>> START RECORD EXTRACTS
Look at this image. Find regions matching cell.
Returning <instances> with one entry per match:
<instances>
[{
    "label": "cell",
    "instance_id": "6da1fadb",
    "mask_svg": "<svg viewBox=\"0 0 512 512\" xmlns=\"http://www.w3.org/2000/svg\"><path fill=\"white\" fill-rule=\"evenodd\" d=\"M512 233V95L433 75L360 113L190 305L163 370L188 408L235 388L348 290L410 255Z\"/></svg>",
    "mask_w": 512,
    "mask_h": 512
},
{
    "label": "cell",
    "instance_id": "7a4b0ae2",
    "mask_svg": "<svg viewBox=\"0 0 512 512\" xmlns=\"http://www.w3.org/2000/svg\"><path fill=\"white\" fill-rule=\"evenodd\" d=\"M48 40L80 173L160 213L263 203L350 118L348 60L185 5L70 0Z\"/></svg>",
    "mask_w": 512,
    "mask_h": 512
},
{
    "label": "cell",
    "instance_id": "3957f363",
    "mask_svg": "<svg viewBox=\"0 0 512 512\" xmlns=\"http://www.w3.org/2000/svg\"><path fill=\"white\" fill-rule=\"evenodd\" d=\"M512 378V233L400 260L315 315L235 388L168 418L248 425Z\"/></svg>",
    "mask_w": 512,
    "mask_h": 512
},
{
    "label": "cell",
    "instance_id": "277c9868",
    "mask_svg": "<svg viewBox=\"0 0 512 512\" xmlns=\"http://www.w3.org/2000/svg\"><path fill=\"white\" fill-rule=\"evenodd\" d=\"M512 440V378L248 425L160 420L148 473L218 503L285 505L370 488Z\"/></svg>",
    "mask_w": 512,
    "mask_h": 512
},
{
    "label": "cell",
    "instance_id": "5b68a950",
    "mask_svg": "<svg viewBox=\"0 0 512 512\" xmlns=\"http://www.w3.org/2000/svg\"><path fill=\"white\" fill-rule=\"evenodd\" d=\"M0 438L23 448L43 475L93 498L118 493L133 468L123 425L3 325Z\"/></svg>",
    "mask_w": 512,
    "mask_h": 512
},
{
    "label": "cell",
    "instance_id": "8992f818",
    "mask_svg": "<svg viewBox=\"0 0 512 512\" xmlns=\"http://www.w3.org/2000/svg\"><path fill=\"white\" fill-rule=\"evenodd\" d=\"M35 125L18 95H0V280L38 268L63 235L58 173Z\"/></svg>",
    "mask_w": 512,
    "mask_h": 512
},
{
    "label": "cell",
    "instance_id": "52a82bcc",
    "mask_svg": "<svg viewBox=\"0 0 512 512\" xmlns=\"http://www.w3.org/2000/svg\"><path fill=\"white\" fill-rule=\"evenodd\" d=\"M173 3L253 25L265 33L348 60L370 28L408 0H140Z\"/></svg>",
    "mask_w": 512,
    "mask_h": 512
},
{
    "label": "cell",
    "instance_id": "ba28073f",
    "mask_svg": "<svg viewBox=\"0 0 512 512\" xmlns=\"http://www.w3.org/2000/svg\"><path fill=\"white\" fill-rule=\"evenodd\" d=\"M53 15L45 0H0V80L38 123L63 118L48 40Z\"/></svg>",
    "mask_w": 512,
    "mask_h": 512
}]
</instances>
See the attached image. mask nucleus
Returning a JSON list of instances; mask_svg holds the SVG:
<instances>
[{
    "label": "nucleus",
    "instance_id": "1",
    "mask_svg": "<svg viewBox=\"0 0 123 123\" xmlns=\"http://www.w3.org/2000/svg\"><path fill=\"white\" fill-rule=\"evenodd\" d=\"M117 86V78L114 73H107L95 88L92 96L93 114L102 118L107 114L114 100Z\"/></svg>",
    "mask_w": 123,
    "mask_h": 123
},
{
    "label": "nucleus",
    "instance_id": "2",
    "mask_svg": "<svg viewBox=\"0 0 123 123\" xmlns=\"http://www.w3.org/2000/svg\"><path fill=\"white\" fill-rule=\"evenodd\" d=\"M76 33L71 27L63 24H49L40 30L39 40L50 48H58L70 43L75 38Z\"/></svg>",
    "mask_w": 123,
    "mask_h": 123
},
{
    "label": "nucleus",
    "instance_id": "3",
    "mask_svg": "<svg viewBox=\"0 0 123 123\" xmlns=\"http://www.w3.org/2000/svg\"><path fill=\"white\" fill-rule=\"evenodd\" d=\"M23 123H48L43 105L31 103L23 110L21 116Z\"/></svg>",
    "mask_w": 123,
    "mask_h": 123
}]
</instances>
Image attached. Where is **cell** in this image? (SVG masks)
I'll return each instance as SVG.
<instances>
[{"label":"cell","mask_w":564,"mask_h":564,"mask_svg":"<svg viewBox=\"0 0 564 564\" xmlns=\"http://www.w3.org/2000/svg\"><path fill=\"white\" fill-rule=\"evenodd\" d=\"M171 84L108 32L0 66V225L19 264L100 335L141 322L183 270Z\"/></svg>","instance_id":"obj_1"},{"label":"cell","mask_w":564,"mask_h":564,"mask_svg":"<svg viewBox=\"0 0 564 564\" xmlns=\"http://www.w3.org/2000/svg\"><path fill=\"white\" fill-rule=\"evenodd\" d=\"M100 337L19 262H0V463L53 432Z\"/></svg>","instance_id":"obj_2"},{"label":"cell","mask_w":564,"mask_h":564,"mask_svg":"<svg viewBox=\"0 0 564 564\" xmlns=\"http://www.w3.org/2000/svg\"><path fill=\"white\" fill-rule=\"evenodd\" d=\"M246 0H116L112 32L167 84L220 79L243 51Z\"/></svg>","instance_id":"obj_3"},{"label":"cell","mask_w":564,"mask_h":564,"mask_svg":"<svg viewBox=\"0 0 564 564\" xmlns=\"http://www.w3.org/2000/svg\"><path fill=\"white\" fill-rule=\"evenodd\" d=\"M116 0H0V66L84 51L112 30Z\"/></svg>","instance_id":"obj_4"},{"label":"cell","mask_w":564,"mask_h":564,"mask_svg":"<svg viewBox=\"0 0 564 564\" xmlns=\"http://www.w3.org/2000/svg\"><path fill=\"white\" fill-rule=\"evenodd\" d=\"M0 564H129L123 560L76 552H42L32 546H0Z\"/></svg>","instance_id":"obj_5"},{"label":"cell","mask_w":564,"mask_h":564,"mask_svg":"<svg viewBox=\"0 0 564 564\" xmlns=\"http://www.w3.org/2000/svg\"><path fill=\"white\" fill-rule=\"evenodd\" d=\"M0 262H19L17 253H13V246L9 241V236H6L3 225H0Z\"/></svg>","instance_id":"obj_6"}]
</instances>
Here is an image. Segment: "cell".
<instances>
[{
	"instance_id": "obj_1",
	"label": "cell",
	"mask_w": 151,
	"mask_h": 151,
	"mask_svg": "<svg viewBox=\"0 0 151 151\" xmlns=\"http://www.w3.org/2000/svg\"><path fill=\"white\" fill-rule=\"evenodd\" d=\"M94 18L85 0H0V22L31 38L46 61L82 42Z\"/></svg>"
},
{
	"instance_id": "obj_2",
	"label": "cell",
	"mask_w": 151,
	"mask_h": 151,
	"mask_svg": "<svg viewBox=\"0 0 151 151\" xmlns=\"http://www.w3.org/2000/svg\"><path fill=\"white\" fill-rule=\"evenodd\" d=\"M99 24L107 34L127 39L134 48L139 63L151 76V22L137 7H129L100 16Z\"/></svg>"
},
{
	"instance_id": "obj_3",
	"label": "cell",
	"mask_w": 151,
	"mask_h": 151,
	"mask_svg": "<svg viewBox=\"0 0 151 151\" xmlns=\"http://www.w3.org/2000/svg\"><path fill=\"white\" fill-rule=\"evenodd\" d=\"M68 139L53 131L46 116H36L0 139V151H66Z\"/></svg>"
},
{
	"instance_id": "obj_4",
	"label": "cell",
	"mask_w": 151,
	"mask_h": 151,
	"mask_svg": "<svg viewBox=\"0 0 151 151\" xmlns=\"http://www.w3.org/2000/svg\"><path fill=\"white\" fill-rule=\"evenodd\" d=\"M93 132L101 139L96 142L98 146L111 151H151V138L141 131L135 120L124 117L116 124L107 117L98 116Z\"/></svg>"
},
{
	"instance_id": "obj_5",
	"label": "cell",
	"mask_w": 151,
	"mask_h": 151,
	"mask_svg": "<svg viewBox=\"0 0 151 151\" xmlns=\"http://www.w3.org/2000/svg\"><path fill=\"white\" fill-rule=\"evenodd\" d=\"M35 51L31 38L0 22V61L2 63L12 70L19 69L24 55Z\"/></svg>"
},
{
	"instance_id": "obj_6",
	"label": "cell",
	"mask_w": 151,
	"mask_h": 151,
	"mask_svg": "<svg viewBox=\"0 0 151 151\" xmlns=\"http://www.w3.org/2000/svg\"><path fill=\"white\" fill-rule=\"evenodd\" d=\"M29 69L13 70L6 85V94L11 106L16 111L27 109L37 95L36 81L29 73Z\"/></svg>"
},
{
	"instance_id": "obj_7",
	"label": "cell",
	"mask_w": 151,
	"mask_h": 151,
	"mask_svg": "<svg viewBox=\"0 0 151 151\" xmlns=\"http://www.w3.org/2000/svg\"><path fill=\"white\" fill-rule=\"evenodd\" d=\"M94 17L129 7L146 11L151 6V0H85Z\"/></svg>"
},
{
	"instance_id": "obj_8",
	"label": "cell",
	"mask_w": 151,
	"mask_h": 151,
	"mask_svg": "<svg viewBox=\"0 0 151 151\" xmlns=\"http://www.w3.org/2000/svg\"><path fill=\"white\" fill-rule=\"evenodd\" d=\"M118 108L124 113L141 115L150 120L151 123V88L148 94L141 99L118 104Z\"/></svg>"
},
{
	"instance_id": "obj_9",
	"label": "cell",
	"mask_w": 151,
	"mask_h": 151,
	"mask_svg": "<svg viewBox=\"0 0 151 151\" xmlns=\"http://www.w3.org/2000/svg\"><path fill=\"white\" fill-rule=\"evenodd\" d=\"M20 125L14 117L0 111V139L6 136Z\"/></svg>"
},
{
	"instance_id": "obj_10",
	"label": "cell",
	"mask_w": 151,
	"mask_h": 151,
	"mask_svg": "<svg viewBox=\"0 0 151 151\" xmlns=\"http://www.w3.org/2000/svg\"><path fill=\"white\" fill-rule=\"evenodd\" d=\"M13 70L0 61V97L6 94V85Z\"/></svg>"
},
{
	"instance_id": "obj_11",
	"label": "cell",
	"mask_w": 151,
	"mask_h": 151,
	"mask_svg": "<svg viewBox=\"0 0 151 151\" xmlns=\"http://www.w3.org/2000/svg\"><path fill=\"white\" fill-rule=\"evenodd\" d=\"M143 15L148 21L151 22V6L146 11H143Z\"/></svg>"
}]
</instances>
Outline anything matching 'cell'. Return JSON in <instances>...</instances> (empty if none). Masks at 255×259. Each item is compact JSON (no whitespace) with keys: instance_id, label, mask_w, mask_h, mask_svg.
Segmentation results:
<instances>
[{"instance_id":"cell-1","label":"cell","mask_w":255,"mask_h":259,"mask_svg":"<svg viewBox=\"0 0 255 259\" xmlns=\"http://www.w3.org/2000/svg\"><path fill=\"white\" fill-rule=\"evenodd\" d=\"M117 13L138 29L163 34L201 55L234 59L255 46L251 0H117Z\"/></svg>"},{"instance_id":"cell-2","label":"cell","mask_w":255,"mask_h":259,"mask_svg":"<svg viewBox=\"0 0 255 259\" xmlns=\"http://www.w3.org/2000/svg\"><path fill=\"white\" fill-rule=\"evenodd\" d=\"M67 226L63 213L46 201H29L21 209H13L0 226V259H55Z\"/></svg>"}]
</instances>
>> END RECORD EXTRACTS
▶ **WHAT IS BEING ASKED**
Return each line of the rows above that contains the string "matching". Count a match only when the case is the same.

▶ **FINISHED ANSWER**
Look at this image. Find regions matching cell.
Outline anything matching 'cell'. Return JSON in <instances>...</instances> (empty if none). Masks at 255×259. Each item is compact JSON (no whitespace) with keys: instance_id, label, mask_w, mask_h, mask_svg.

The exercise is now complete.